您完全可以先去那裡落腳,再慢慢尋找機會。”
張角聞言楞了一下,語氣古怪的道:“還有這種事嗎。
孃親可真是長於謀算。
竟然那麼久之前就開始為我‘操心’了。
是算準了,未來我就一定會聽她的安排嗎。
可惜我在魯洋闖出了那麼大的名氣。
就算她經營張靈蛟這個假身份再用心,恐怕也瞞不住張角和張靈蛟是同一個人這個事實。
那樣的話,就算傻子也能猜出,以前那個張靈蛟根本就是個假貨,又有什麼意義呢。”
朱啟迪笑了笑道:“角少,您聽過狡兔三窟這個成語吧。
其實豪門望族中許多的掌權者,曾經的履歷都含糊不清,有各種各樣不同的說法。
誰都分不出到底哪個是真,哪個是假,哪個是虛,哪個是實。
比如您現在正化名張靈蛟,在這神農架零區的神廟裡和我講話的同時,夫人可能正帶著個假的張角,在魯洋國都出席某個宴會。
同時還有幾個假張角,在不同的電視臺、網站拍攝節目。
未來如果真有某個有心人,想要確定夫人的獨子,也就是您身在何處,意圖不軌。
抽絲剝繭的調查下去,又怎麼能確定您這個張靈蛟,就是逃出魯洋的真張角假扮的?
怎麼確定在魯洋出現的哪些個張角,全都是假的,或者哪個是真,哪個是假?
再推導下去,他也無法確定張角和張靈蛟是同一個人這件事,是不是夫人放出來的疑兵之計?

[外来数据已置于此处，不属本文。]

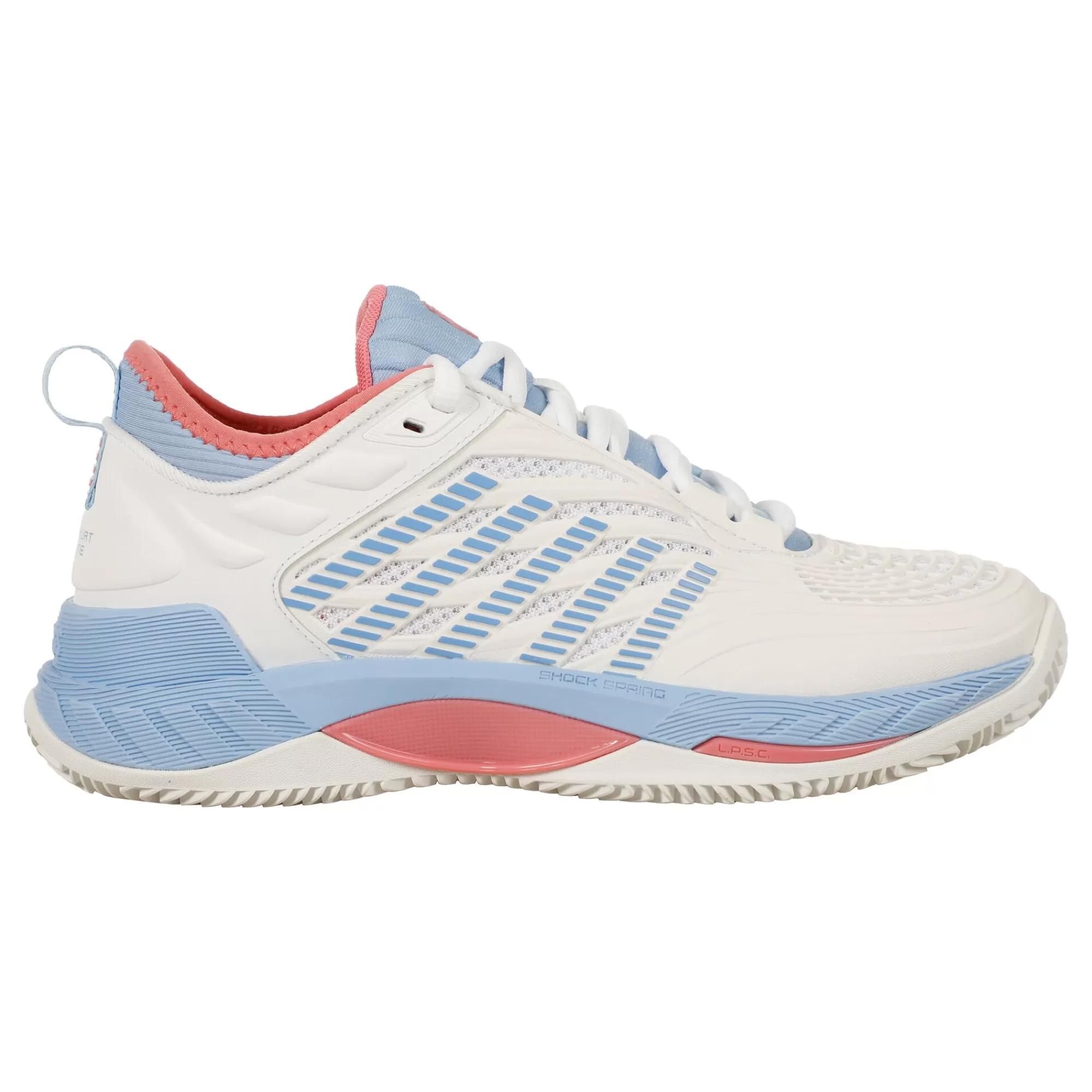 Hypercourt Supreme 2 CLAY Clay Court Shoe Women - White, Violet>K-Swiss Shop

續而無法確定那個曾經在香元住了5年之久的張靈蛟,真就是為您經營假身份的幌子…”
“行了,行了,啟迪兄,我知道還是你們城裡人會玩了。”張角目瞪口呆的插話道:“原來想要天衣無縫的隱藏一個秘密。
不需要拼命彌補住所有的破綻。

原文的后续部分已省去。